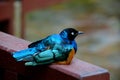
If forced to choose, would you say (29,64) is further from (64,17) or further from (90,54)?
(64,17)

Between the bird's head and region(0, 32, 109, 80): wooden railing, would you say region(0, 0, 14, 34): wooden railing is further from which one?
the bird's head

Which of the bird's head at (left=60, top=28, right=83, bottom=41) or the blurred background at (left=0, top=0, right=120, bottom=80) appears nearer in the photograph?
the bird's head at (left=60, top=28, right=83, bottom=41)

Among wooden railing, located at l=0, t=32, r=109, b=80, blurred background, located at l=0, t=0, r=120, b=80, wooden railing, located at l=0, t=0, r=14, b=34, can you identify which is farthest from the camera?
blurred background, located at l=0, t=0, r=120, b=80

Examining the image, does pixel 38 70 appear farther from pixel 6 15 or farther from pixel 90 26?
pixel 90 26

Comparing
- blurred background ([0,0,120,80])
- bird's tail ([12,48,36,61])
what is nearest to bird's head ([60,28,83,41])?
bird's tail ([12,48,36,61])

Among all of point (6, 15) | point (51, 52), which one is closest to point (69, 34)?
point (51, 52)

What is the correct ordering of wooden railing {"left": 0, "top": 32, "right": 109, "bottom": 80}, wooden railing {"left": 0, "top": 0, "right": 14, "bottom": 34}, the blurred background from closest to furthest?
wooden railing {"left": 0, "top": 32, "right": 109, "bottom": 80}
wooden railing {"left": 0, "top": 0, "right": 14, "bottom": 34}
the blurred background

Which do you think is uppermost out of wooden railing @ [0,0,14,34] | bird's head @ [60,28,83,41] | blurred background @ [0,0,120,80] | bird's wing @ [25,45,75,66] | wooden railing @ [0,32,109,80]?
bird's head @ [60,28,83,41]
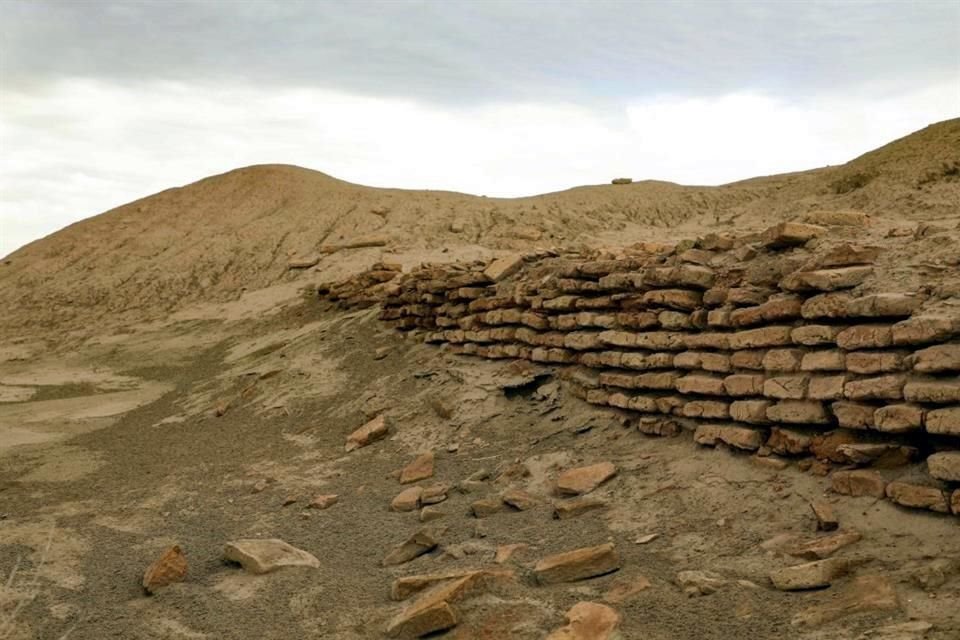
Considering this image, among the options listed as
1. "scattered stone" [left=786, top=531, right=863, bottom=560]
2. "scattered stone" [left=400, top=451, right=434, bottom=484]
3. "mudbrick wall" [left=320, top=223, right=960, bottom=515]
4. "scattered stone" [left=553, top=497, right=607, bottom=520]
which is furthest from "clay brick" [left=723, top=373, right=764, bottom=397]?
"scattered stone" [left=400, top=451, right=434, bottom=484]

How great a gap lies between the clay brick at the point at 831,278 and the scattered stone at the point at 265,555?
2.90 meters

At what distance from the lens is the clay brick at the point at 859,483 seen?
151 inches

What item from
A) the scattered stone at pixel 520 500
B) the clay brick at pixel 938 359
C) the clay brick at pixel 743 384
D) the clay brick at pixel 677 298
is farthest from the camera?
the clay brick at pixel 677 298

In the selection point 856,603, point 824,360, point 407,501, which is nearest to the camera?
point 856,603

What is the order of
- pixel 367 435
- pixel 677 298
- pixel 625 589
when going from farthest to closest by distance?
pixel 367 435
pixel 677 298
pixel 625 589

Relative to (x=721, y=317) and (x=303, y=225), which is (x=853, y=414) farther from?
(x=303, y=225)

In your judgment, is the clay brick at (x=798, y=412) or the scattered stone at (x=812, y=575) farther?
the clay brick at (x=798, y=412)

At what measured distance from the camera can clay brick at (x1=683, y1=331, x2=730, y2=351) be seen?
4.88m

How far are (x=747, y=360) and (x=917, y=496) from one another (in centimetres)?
125

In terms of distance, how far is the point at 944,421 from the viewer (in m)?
3.62

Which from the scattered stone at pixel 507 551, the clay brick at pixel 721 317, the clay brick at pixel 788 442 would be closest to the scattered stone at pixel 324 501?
the scattered stone at pixel 507 551

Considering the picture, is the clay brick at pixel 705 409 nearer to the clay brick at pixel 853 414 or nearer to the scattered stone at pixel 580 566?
the clay brick at pixel 853 414

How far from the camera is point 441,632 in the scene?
3533 millimetres

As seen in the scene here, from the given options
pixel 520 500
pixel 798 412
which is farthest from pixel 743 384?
pixel 520 500
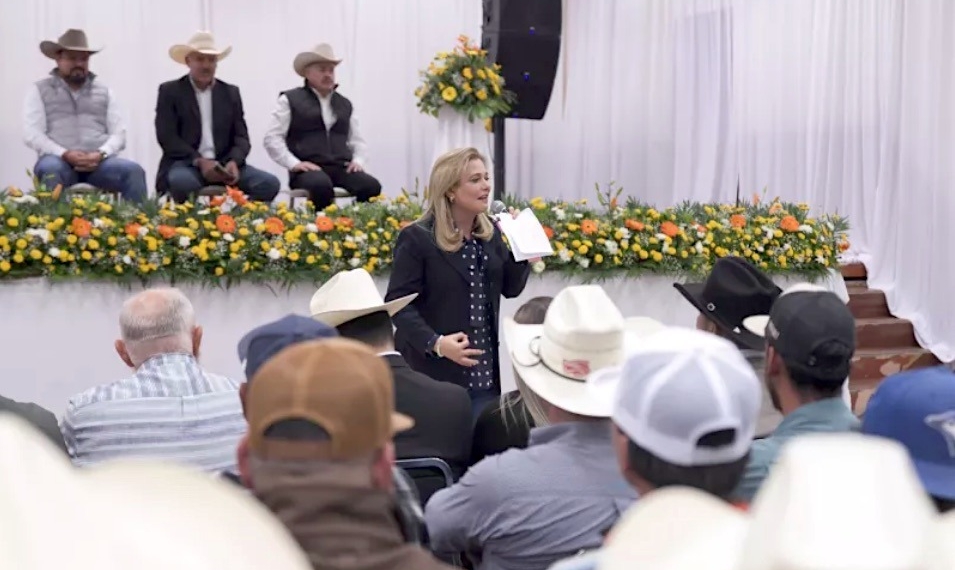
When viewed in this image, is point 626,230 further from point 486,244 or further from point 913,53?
point 913,53

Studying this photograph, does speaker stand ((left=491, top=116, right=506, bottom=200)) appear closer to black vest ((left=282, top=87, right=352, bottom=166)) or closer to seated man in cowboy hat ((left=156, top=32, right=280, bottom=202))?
black vest ((left=282, top=87, right=352, bottom=166))

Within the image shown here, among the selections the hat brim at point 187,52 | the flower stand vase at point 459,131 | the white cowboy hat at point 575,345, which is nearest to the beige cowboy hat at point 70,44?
the hat brim at point 187,52

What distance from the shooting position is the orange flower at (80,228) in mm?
4105

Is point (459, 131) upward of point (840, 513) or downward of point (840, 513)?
upward

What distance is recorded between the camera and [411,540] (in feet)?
4.12

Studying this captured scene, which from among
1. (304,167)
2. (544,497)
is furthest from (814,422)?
(304,167)

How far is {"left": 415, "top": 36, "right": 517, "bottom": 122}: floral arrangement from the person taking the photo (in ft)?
16.8

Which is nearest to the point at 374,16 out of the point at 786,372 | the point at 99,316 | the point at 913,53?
the point at 913,53

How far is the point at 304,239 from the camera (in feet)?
14.6

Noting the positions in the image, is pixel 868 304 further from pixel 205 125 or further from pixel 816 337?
pixel 816 337

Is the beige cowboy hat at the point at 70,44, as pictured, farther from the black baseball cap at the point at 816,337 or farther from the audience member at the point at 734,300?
the black baseball cap at the point at 816,337

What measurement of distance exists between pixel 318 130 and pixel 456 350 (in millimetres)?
2850

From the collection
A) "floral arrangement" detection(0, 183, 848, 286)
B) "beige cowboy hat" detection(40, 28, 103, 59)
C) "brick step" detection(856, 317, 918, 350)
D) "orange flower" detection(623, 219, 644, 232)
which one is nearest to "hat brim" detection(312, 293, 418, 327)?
"floral arrangement" detection(0, 183, 848, 286)

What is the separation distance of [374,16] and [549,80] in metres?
2.86
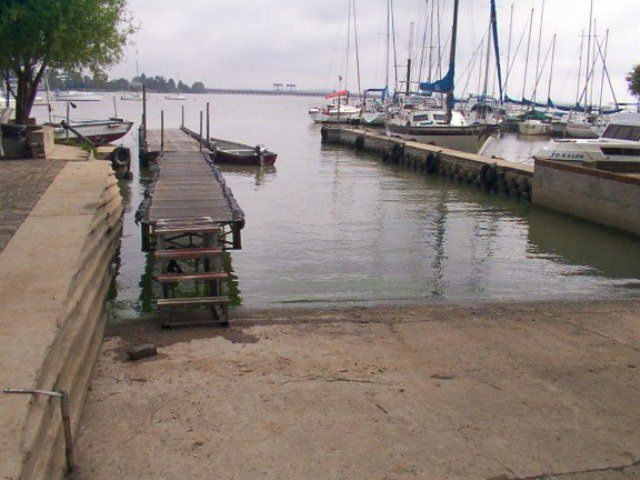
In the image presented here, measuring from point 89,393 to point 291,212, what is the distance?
648 inches

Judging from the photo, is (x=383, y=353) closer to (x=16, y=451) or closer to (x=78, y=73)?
(x=16, y=451)

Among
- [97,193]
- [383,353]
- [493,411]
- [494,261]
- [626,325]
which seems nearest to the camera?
[493,411]

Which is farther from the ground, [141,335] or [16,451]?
[16,451]


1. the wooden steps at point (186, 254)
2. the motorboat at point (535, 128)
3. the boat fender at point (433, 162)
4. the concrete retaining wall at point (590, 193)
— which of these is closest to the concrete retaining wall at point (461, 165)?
the boat fender at point (433, 162)

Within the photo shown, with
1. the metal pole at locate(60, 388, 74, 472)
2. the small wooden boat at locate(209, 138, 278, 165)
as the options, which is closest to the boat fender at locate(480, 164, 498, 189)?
the small wooden boat at locate(209, 138, 278, 165)

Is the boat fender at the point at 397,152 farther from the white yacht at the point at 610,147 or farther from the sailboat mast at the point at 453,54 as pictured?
the white yacht at the point at 610,147

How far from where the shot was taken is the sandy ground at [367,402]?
541 centimetres

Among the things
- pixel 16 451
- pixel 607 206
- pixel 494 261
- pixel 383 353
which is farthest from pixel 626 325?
pixel 607 206

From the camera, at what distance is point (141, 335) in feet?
27.9

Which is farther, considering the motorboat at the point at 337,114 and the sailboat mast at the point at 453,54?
the motorboat at the point at 337,114

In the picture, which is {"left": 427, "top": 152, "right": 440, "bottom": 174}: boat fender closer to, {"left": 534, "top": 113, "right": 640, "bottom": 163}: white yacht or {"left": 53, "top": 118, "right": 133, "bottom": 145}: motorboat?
{"left": 534, "top": 113, "right": 640, "bottom": 163}: white yacht

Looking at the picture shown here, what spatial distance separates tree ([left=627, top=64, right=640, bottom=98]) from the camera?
51469 millimetres

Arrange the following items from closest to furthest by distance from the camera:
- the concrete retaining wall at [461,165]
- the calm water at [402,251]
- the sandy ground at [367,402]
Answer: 1. the sandy ground at [367,402]
2. the calm water at [402,251]
3. the concrete retaining wall at [461,165]

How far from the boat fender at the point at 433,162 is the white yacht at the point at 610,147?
11.1 meters
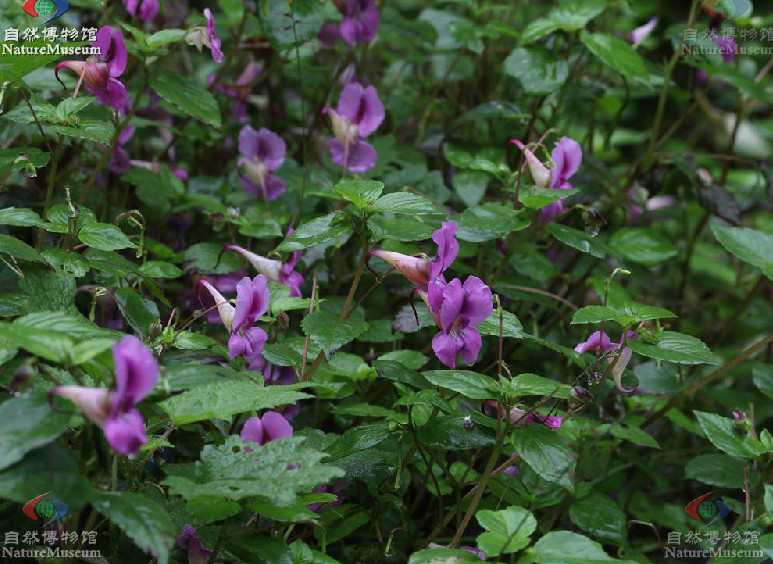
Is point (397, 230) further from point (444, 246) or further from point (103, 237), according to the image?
point (103, 237)

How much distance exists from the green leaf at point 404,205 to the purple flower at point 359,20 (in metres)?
0.73

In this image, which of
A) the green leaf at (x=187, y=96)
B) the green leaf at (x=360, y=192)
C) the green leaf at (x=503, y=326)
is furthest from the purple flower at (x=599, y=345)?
the green leaf at (x=187, y=96)

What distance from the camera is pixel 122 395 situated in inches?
29.3

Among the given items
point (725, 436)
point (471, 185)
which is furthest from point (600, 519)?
point (471, 185)

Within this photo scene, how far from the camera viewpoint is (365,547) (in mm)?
1225

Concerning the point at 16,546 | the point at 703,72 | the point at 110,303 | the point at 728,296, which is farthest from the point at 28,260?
the point at 728,296

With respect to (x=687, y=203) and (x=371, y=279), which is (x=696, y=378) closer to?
(x=687, y=203)

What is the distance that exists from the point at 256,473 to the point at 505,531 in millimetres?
286

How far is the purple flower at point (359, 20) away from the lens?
5.71 ft

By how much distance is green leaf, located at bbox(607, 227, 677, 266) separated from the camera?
1682mm

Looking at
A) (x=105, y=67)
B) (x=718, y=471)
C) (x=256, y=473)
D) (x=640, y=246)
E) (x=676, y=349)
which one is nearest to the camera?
(x=256, y=473)

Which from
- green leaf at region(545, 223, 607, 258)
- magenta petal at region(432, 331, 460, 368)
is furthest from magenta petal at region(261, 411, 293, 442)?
green leaf at region(545, 223, 607, 258)

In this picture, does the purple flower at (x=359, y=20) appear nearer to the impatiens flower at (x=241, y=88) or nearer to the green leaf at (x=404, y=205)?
the impatiens flower at (x=241, y=88)

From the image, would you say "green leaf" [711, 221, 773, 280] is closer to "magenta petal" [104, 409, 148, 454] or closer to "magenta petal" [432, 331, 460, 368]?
"magenta petal" [432, 331, 460, 368]
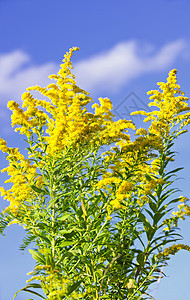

##########

Reproduce the rows verbatim, from the line containing "In this image, which of" through the end of the records, both included, and omit the pictures.

In this image, which of
A) the green leaf at (x=187, y=96)
B) the green leaf at (x=360, y=192)
C) the green leaf at (x=503, y=326)
is furthest from the purple flower at (x=599, y=345)?
the green leaf at (x=187, y=96)

What distance from the camera is pixel 122 395 situated in inches?
29.3

Among the given items
point (725, 436)
point (471, 185)
which is furthest from point (600, 519)?
point (471, 185)

Within this photo scene, how far from the camera viewpoint is (365,547) (in mm)?
1225

Concerning the point at 16,546 | the point at 703,72 | the point at 110,303 | the point at 728,296, which is farthest from the point at 28,260?
the point at 728,296

With respect to (x=687, y=203) and (x=371, y=279), which is (x=696, y=378) closer to?
(x=687, y=203)

What is the distance that exists from the point at 256,473 to the point at 505,531 in millimetres?
286

How far is the purple flower at point (359, 20) away from the lens?
5.71 ft

By how much distance is green leaf, located at bbox(607, 227, 677, 266) separated from the camera?
1682mm

Looking at
A) (x=105, y=67)
B) (x=718, y=471)
C) (x=256, y=473)
D) (x=640, y=246)
E) (x=676, y=349)
which one is nearest to the camera?
(x=256, y=473)

Which from
- green leaf at region(545, 223, 607, 258)
- magenta petal at region(432, 331, 460, 368)
is furthest from magenta petal at region(261, 411, 293, 442)?
green leaf at region(545, 223, 607, 258)

In this picture, does the purple flower at (x=359, y=20) appear nearer to the impatiens flower at (x=241, y=88) or nearer to the green leaf at (x=404, y=205)?
the impatiens flower at (x=241, y=88)

From the image, would you say "green leaf" [711, 221, 773, 280] is closer to "magenta petal" [104, 409, 148, 454] or closer to "magenta petal" [432, 331, 460, 368]?
"magenta petal" [432, 331, 460, 368]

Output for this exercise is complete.